◆ **PROBLEM REQUIREMENTS**: In the records below, find the line containing "this 320×180 image.", then print it and every following line exactly, through the last, without pictures.

** Opening TASK MATERIAL block **

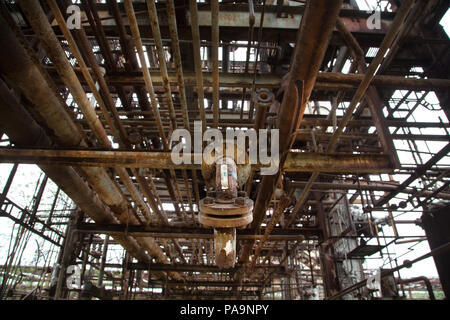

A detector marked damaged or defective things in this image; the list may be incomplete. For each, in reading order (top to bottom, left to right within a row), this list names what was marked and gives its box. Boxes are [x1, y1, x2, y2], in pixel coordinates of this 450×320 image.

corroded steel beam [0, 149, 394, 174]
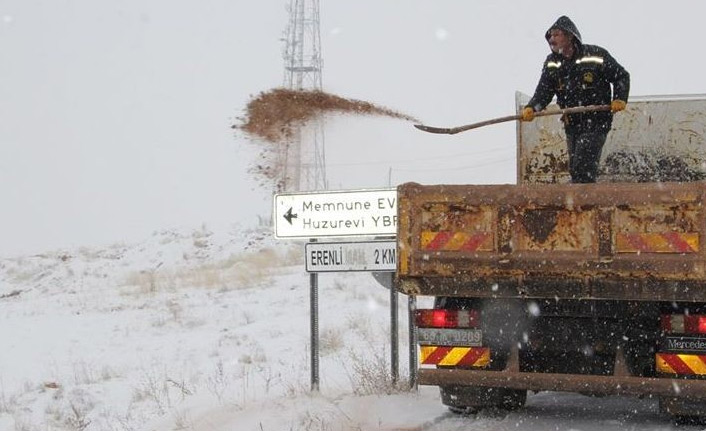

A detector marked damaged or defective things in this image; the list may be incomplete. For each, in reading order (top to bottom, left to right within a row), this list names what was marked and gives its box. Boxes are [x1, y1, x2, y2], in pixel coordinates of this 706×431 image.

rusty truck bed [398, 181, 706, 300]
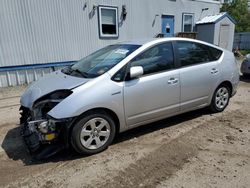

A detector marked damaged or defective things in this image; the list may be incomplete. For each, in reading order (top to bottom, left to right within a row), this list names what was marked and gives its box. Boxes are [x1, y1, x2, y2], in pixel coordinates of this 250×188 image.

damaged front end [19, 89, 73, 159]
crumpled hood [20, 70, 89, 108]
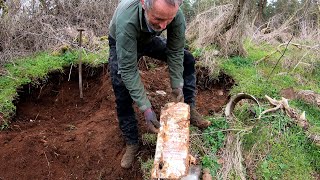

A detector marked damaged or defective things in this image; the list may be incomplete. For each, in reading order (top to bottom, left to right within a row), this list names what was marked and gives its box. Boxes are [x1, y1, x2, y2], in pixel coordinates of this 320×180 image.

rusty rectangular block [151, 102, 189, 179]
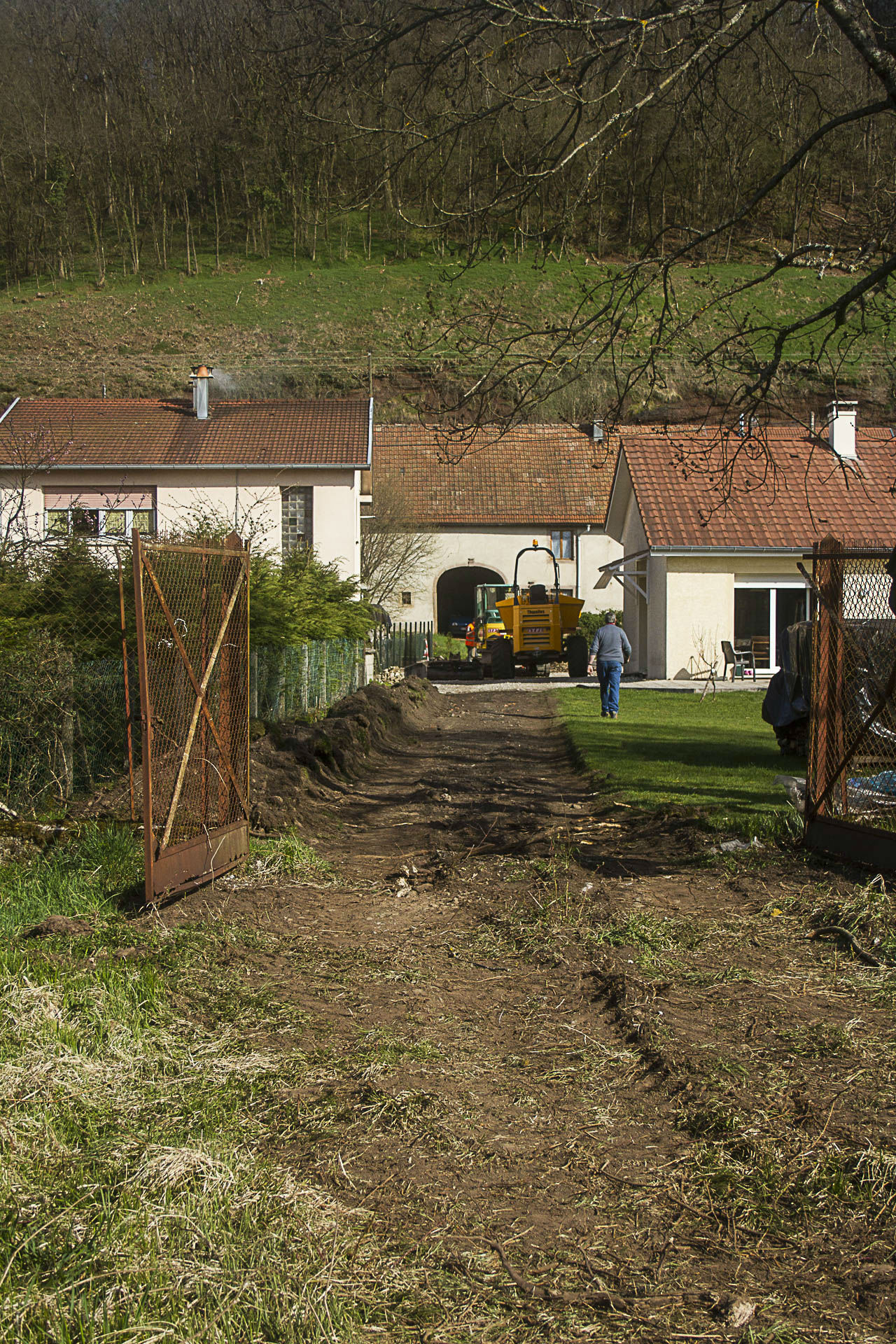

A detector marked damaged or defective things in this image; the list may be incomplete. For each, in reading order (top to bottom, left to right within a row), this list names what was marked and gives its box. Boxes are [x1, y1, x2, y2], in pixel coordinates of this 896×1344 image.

** Closing TASK MATERIAL block **

◆ **ANSWER SPACE**:
A detector marked damaged or defective things in this image; the list may be incomplete. For each, in reading order (top to bottom, left to right within a row), this list names what was marked and gives its box. Boxes are [x1, y1, x2, y2], in pixel coordinates of this 320×180 image.

rusty rectangular block [151, 102, 189, 179]

A detector marked damaged or defective things in this image; the list may be incomplete. For each, in reading order (top to bottom, left to right within a row), this list names what was marked and gives its box. Boxes are [x1, y1, x2, y2], in pixel coordinates of this 896×1344 image.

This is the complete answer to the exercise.